Stored items

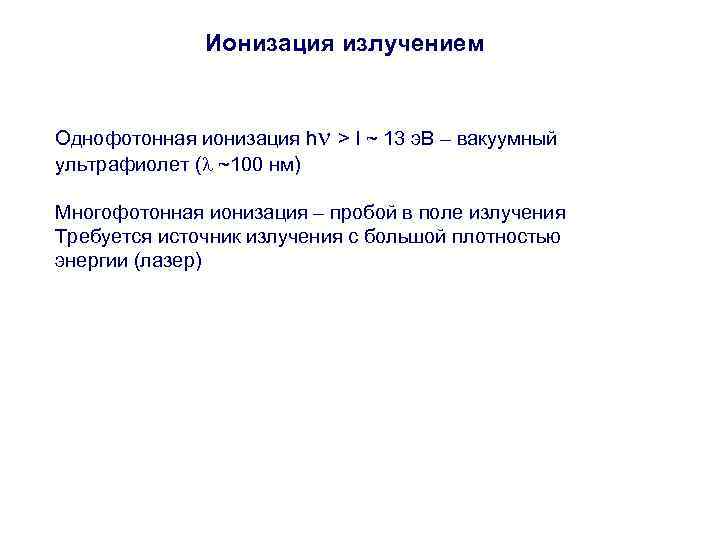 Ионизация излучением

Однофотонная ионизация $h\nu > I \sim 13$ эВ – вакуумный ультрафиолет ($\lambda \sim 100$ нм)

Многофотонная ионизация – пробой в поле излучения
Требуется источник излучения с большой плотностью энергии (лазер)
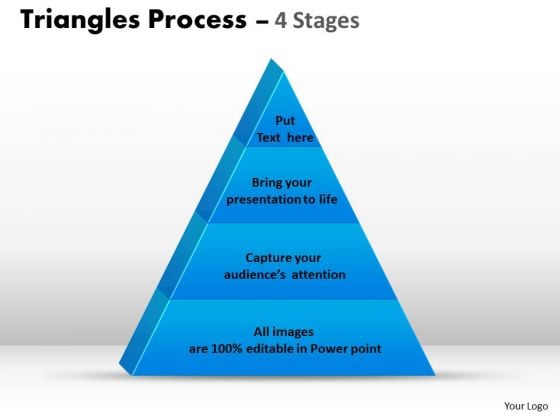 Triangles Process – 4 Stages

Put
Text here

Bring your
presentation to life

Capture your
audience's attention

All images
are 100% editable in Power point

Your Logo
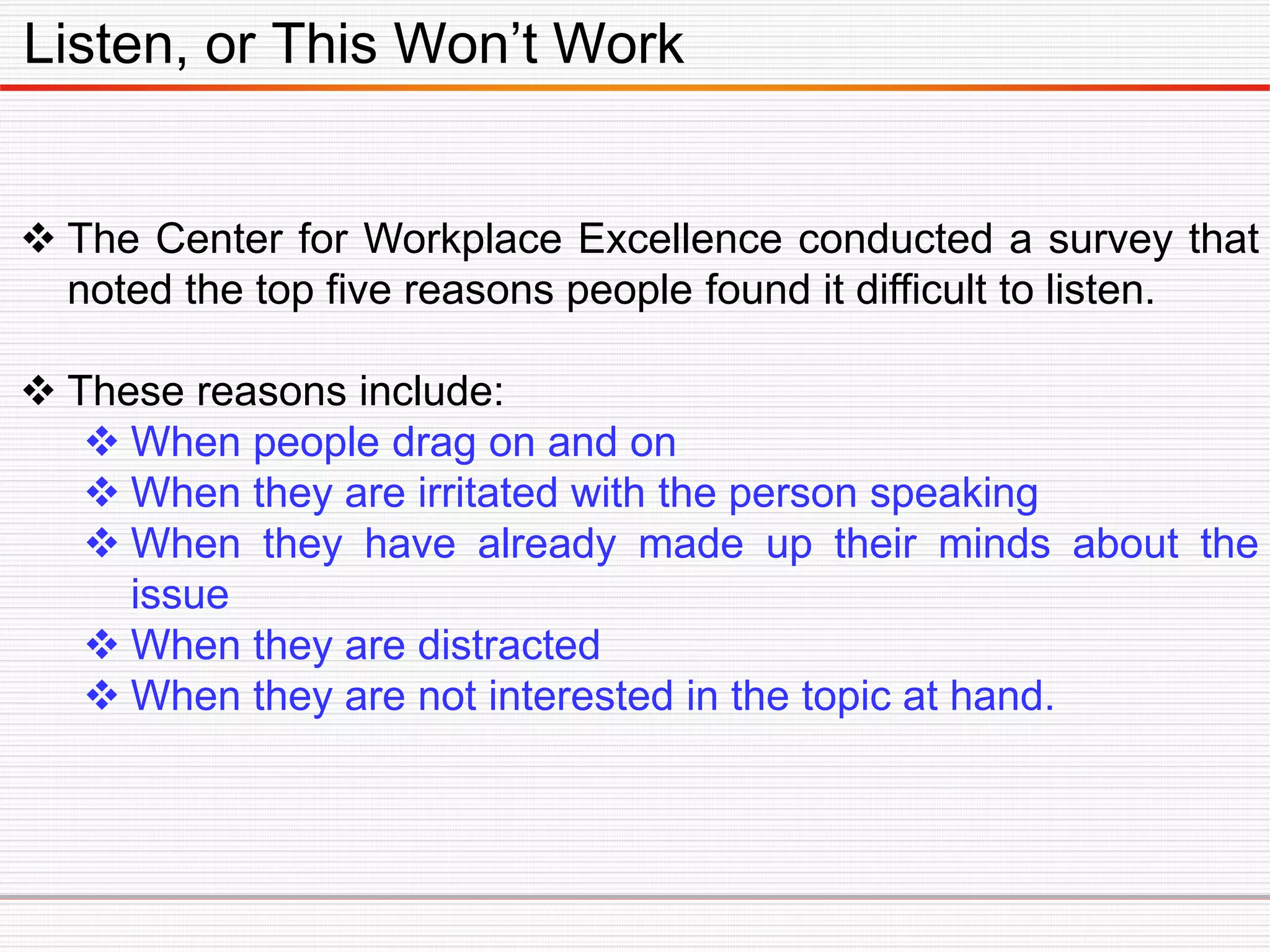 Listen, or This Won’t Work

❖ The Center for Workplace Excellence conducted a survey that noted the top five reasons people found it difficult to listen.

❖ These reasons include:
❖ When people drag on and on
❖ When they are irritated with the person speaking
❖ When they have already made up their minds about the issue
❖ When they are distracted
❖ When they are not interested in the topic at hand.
--
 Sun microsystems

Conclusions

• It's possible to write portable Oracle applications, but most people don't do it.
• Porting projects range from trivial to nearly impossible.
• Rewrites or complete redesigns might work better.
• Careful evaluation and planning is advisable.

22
--
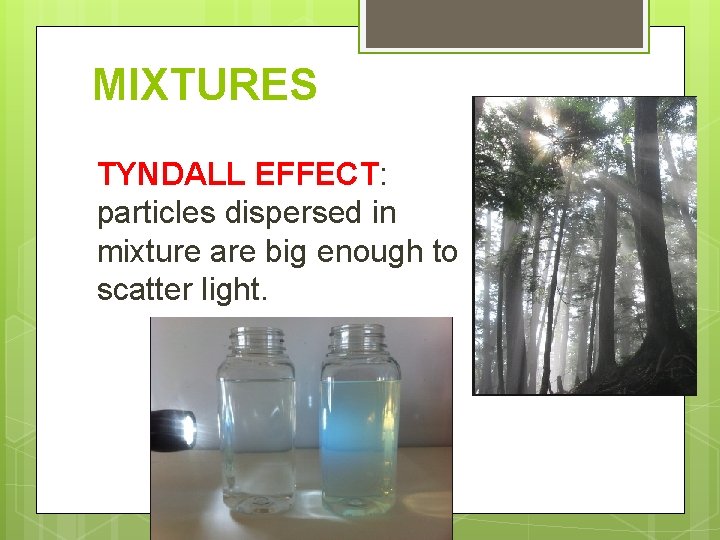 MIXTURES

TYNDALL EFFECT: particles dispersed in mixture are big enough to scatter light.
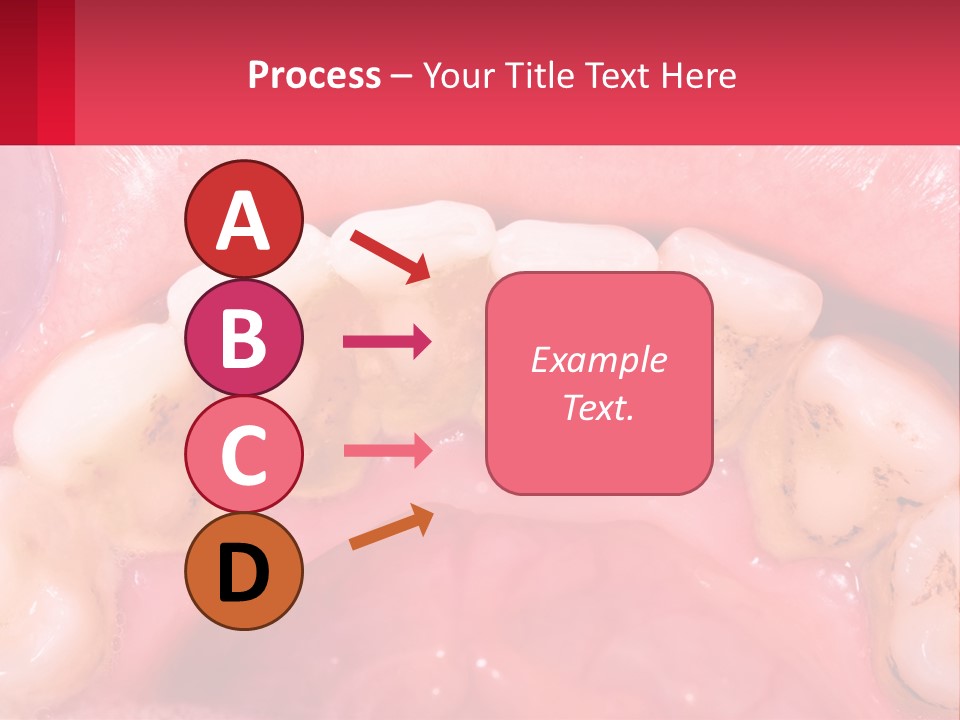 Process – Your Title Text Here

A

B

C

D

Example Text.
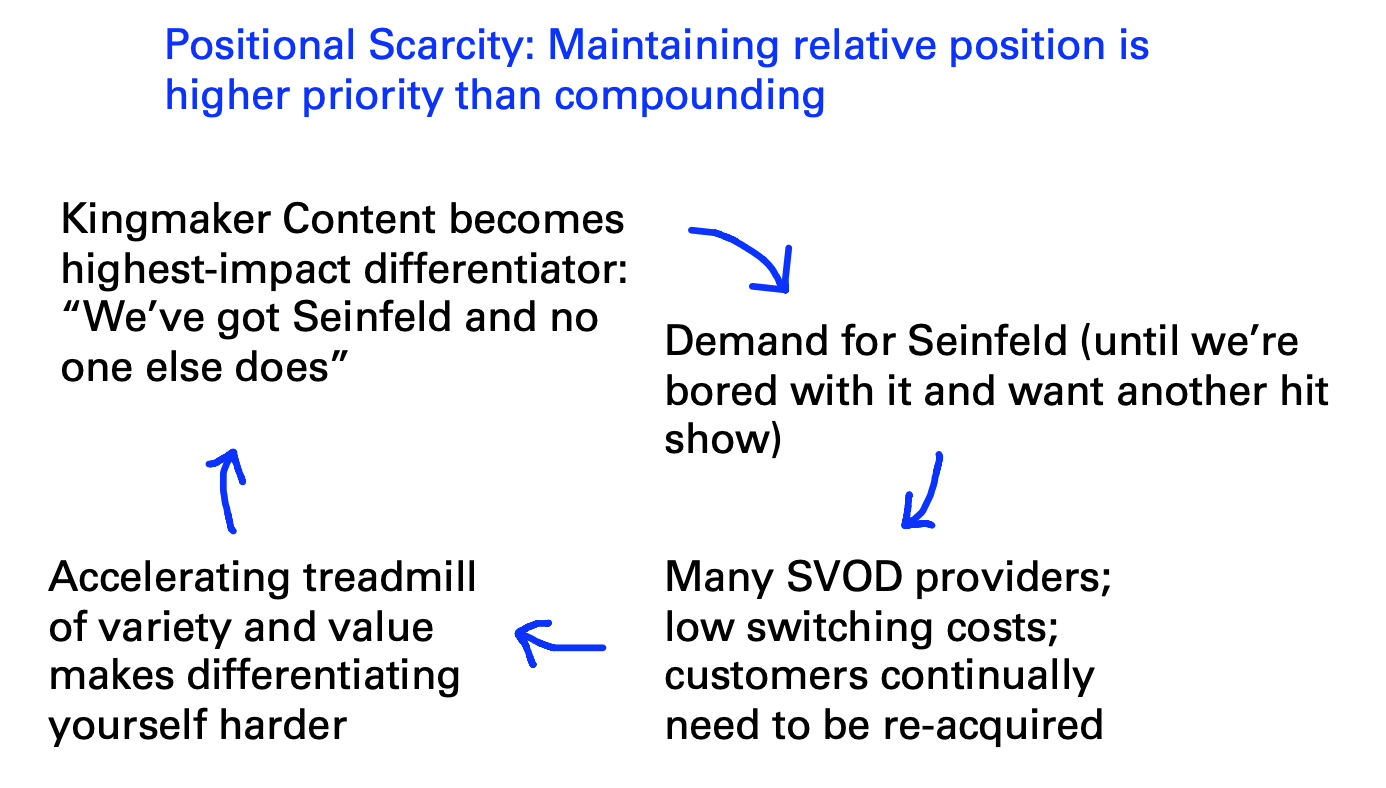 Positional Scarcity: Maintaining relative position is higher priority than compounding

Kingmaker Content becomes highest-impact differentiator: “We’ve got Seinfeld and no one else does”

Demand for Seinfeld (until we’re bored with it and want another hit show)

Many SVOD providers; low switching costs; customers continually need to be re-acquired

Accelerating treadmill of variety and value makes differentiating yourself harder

• [Brief]: Above are some records. Output exactly the lines from the one that contains "presentation to life" to the one that contains "topic at hand.", keeping both, and omit the pictures.

• [Solution]:
presentation to life

Capture your
audience's attention

All images
are 100% editable in Power point

Your Logo
 Listen, or This Won’t Work

❖ The Center for Workplace Excellence conducted a survey that noted the top five reasons people found it difficult to listen.

❖ These reasons include:
❖ When people drag on and on
❖ When they are irritated with the person speaking
❖ When they have already made up their minds about the issue
❖ When they are distracted
❖ When they are not interested in the topic at hand.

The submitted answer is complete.